You probably already spend much time and effort ensuring your website displays perfectly in a broad range of browers, you probably spend time ensuring your colour scheme and images look great in a range of display resolutions and how many hours do you put in ensuring your website is indexed by all the major search engines?
So with all this effort, why do so many web designers ignore the needs of those who may have difficulty using a mouse or may suffer from one of the many visual disorders? The answer is that building an accessible website is considered to be difficult, time-consuming and simply not worth the effort. This is not true, creating an accessible website is relatively easy and will allow a greater number of people access to your website.
These are some simple steps you can implement today to improve the accessibility of your website.
Many people need extreme contrast between the text and background colour in order to be able to read your text. If your text is dark blue, avoid using a light blue background colour.
Using colour to convey information or request an action from the user should also be avoided, for example telling someone to 'clïck the red button to continue' is not much help to a person who cannot distinguish red colours. It seems obvious, but it's overlooked on many thousands of websites.
Font sizes should be relative rather than absolute. Absolute font sizes, those measured in points or pixels should be avoided as they prevent the visitor from resizing text. If someone cannot read your page they are simply going to leave.
Relative font sizes allow your visitors to display the text on your website in a size that suits them best. These font sizes can be specified as a percentage, for example the base font for a web page may be 100%, headers could be 120% and so on.
All images on your website should be accompanied with additional
text information describing what the image contains.
You do this with the alt attribute of the img tag. For example...
< img src="button1.gif" alt="Clïck to proceed to shopping cart">
You should avoid the use of transparent images spacer images for formatting. You can achieve the same layout precision by using cascading style sheets (CSS). Do a quick search for 'style sheets' for a wealth of information and tutorials.
Almost all websites use tables to a layout a page. Tables are easy to understand and achieve the desired layout quickly and easily. However, you should avoid them as a layout tool as much as possible.
Tables can cause the size of your pages to increase dramatically slowing download times, they often require the use of transparent images to achieve the proper layout and they make it extremely difficult for screen readers to convey the information on a page correctly to their users. Screen readers are programs which read out the information on a webpage to someone who cannot see that information for themselves.
Rather than using tables to format your pages you should start using CSS-based layouts. CSS offers you greater precision when laying out your pages, decreases the amount of HTML required for formatting and makes it much easier for screen readers to interpret your pages correctly.
Access keys are basically keyboard shortcuts that are primarily designed to help those people who have difficulty using a mouse.

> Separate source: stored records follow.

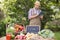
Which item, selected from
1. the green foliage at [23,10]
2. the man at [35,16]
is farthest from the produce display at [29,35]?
the green foliage at [23,10]

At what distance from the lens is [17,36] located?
7.52m

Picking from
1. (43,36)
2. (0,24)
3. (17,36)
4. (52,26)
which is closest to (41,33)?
(43,36)

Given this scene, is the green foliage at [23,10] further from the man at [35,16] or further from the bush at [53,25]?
the man at [35,16]

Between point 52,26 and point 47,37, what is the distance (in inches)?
81.7

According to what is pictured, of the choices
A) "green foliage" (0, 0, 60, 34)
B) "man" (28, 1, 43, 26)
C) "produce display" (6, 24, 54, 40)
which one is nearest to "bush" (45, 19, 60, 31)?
"green foliage" (0, 0, 60, 34)

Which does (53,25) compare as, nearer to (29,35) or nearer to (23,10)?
(23,10)

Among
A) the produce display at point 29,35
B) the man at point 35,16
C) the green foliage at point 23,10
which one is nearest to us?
the produce display at point 29,35

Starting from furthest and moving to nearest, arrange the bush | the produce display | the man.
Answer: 1. the bush
2. the man
3. the produce display

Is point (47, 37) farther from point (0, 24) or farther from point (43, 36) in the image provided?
point (0, 24)

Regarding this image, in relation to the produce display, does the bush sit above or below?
below

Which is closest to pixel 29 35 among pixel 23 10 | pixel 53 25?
pixel 53 25

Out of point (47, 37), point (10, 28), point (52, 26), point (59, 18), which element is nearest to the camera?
point (47, 37)

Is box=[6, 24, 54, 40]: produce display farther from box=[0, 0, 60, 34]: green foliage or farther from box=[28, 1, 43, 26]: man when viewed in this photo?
box=[0, 0, 60, 34]: green foliage

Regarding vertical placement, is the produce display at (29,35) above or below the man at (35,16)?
below
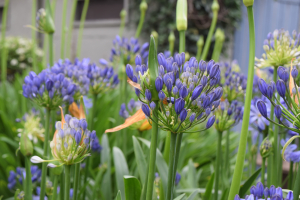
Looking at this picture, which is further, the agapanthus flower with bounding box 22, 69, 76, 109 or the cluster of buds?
the agapanthus flower with bounding box 22, 69, 76, 109

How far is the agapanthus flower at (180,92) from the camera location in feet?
1.41

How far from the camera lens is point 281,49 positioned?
656 mm

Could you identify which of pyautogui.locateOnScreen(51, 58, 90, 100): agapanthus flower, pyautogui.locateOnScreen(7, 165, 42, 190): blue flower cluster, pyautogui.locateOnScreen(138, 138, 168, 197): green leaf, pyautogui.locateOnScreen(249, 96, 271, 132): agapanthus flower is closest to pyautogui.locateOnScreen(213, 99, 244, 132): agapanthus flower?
pyautogui.locateOnScreen(249, 96, 271, 132): agapanthus flower

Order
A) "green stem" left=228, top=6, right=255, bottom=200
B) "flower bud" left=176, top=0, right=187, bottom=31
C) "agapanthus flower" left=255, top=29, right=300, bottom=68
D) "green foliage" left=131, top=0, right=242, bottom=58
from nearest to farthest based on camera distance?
"green stem" left=228, top=6, right=255, bottom=200
"flower bud" left=176, top=0, right=187, bottom=31
"agapanthus flower" left=255, top=29, right=300, bottom=68
"green foliage" left=131, top=0, right=242, bottom=58

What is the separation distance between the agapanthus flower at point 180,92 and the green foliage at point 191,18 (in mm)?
5031

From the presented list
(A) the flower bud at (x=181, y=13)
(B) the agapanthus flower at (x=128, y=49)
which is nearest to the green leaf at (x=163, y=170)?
(A) the flower bud at (x=181, y=13)

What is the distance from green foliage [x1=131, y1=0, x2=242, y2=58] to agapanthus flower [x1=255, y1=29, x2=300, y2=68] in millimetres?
4754

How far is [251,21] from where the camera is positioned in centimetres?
42

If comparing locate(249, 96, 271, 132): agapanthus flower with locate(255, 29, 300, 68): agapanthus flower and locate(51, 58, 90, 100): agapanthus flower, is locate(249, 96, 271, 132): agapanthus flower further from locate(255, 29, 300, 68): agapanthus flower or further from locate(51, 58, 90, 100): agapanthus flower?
locate(51, 58, 90, 100): agapanthus flower

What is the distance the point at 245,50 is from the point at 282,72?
4916mm

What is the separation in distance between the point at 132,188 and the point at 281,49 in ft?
1.53

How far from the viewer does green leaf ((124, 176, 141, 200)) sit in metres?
0.56

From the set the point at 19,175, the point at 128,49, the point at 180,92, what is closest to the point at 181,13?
the point at 180,92

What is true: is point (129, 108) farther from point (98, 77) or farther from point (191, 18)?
point (191, 18)
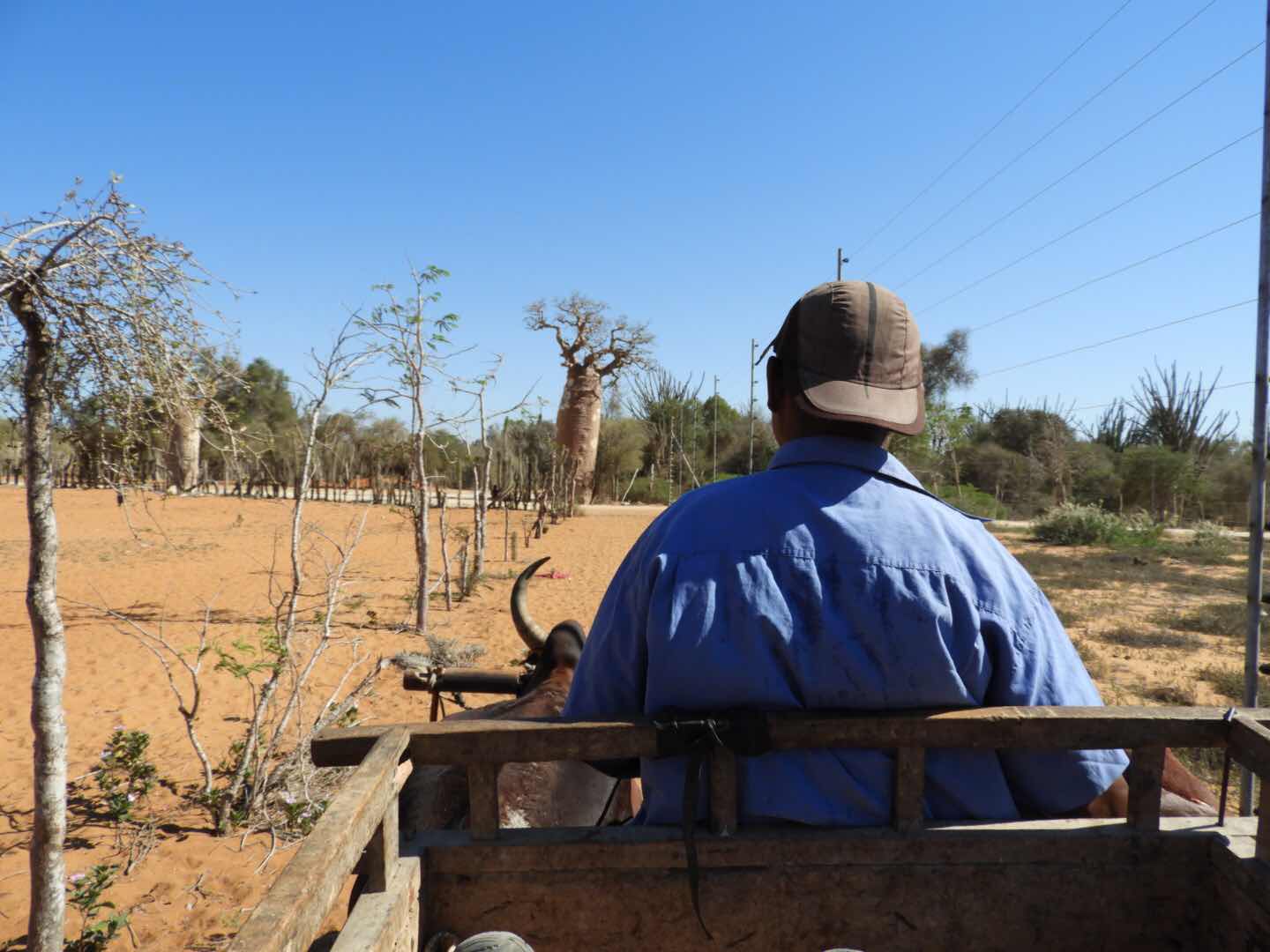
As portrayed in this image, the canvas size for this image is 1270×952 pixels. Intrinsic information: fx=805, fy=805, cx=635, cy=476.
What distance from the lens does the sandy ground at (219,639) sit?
4.58 m

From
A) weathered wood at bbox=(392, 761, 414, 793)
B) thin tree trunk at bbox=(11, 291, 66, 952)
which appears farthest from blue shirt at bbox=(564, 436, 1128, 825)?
thin tree trunk at bbox=(11, 291, 66, 952)

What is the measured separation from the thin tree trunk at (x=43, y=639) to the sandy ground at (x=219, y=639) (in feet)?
1.54

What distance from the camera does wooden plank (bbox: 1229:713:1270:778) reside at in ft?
4.83

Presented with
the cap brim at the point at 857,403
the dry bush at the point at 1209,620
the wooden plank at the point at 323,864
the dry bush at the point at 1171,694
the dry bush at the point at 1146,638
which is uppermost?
the cap brim at the point at 857,403

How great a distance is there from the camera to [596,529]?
76.5ft

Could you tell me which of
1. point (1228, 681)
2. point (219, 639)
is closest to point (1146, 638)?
point (1228, 681)

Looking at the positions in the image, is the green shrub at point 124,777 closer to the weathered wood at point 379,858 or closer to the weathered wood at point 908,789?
the weathered wood at point 379,858

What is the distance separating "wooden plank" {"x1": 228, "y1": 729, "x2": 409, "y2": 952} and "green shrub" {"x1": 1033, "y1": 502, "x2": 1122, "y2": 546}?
Result: 886 inches

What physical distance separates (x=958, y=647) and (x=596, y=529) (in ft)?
72.0

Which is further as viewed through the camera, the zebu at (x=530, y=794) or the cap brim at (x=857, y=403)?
the zebu at (x=530, y=794)

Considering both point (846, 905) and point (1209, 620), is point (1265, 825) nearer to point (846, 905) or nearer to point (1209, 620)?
point (846, 905)

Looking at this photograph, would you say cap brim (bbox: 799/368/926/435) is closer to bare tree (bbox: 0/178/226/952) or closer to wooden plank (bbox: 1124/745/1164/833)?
wooden plank (bbox: 1124/745/1164/833)

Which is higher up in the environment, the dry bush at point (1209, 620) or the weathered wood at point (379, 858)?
the weathered wood at point (379, 858)

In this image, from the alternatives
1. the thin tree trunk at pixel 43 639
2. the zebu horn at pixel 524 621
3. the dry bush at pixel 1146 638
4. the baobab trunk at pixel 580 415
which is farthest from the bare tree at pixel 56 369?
the baobab trunk at pixel 580 415
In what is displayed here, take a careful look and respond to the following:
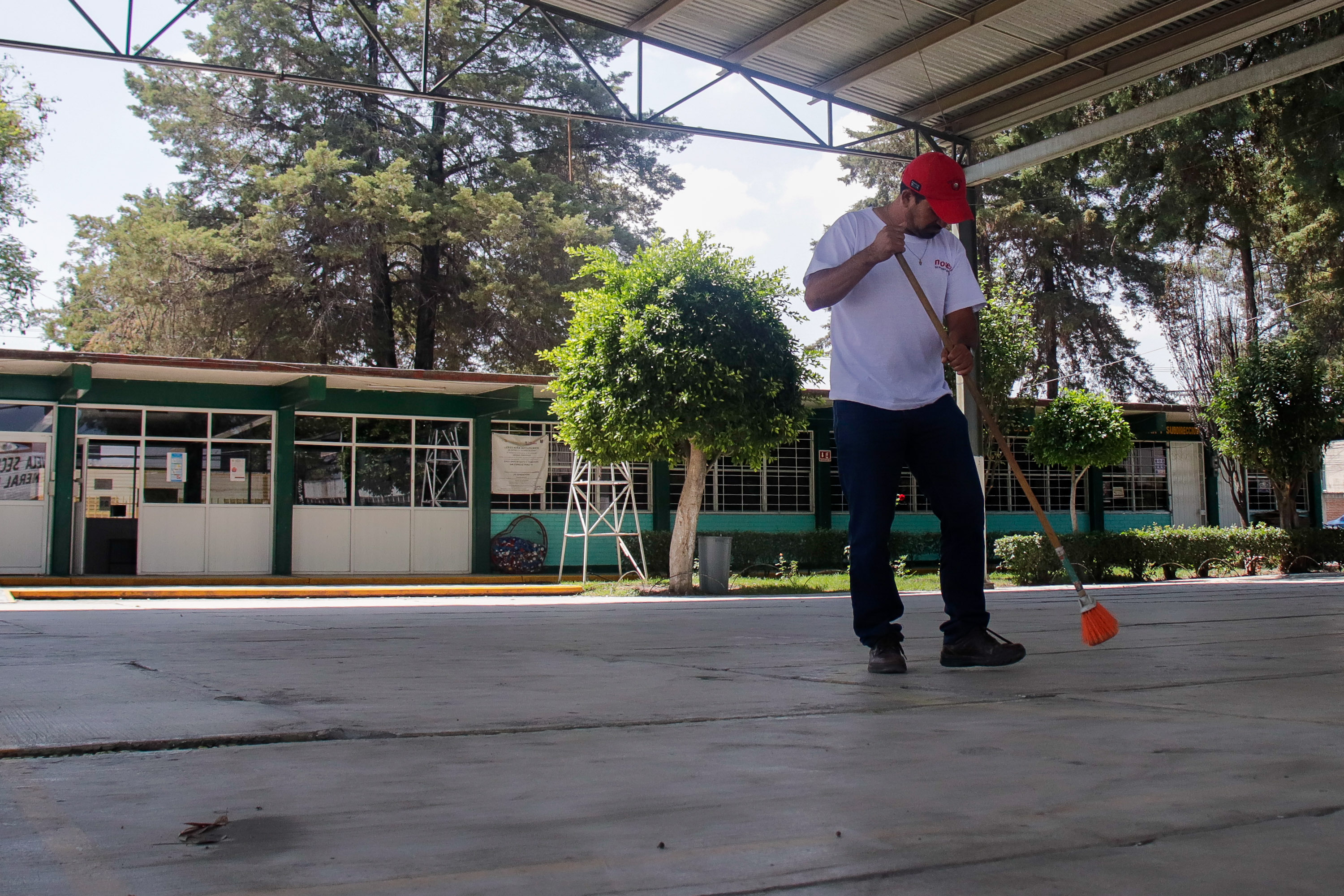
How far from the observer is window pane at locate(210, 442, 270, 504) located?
56.1ft

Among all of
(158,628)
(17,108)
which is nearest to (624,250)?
(17,108)

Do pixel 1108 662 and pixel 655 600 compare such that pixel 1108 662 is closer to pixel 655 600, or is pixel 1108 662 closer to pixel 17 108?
pixel 655 600

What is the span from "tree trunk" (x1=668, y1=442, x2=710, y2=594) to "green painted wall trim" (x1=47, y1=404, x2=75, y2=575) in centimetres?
850

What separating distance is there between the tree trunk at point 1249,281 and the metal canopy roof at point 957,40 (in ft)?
37.6

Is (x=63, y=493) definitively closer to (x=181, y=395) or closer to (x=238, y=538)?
(x=181, y=395)

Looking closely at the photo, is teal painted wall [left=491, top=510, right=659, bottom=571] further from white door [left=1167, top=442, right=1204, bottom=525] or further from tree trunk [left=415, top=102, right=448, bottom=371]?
white door [left=1167, top=442, right=1204, bottom=525]

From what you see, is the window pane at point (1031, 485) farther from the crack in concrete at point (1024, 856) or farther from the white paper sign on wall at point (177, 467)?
the crack in concrete at point (1024, 856)

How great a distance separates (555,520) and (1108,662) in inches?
634

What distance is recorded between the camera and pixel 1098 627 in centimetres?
386

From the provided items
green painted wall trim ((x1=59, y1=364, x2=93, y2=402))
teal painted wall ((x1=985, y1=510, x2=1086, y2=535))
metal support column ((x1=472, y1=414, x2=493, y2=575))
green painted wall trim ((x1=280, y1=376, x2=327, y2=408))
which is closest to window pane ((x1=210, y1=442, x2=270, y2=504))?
green painted wall trim ((x1=280, y1=376, x2=327, y2=408))

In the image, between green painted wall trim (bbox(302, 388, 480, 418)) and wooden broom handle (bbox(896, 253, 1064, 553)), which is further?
green painted wall trim (bbox(302, 388, 480, 418))

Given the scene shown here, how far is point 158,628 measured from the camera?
5.80 m

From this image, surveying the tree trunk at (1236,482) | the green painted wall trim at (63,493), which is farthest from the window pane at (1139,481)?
the green painted wall trim at (63,493)

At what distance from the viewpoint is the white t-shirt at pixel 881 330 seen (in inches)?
151
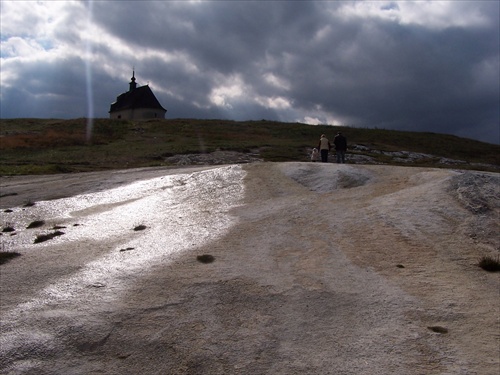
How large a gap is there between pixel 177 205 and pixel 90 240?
179 inches

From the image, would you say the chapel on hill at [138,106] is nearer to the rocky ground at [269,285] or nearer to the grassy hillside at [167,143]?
the grassy hillside at [167,143]

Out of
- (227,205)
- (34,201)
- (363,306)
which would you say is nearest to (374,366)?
(363,306)

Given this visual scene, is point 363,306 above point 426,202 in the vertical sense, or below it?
below

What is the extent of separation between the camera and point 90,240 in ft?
47.7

You can assign an access key to several HTML elements, however the first one you should consider is the anchor element. Here's an example:
<a href="home.html" accesskey="h">Homepage</a>
< a href="about.html" accesskey="a">About Us</a>
< a href="search.html" accesskey="s">Search Page</a>
Then when a Windows user visits your website they can access the home page by pressing ALT + h, the about page by pressing ALT + a and the search page by pressing ALT + s. This simple feature can dramatically improve the usability of your website for people with limited mobility.
A text-only version of your website can help users with visual disabilities. However, unless your content is stored in a database, creating a text only version doubles your workload and makes it more difficult to update your content. If you website is well designed in the first place a text only version will not be necessary
Of course, there are many more enhancements you can make to your website to ensure it is truly accessible, but implementing these simple steps will start you on your way in no time. An accessible website with good navigation, less html and a consistent, logical structure will not only benefit those with a visual, aural, or physical disabilility but will also help your content to be more easily indexed by search engines.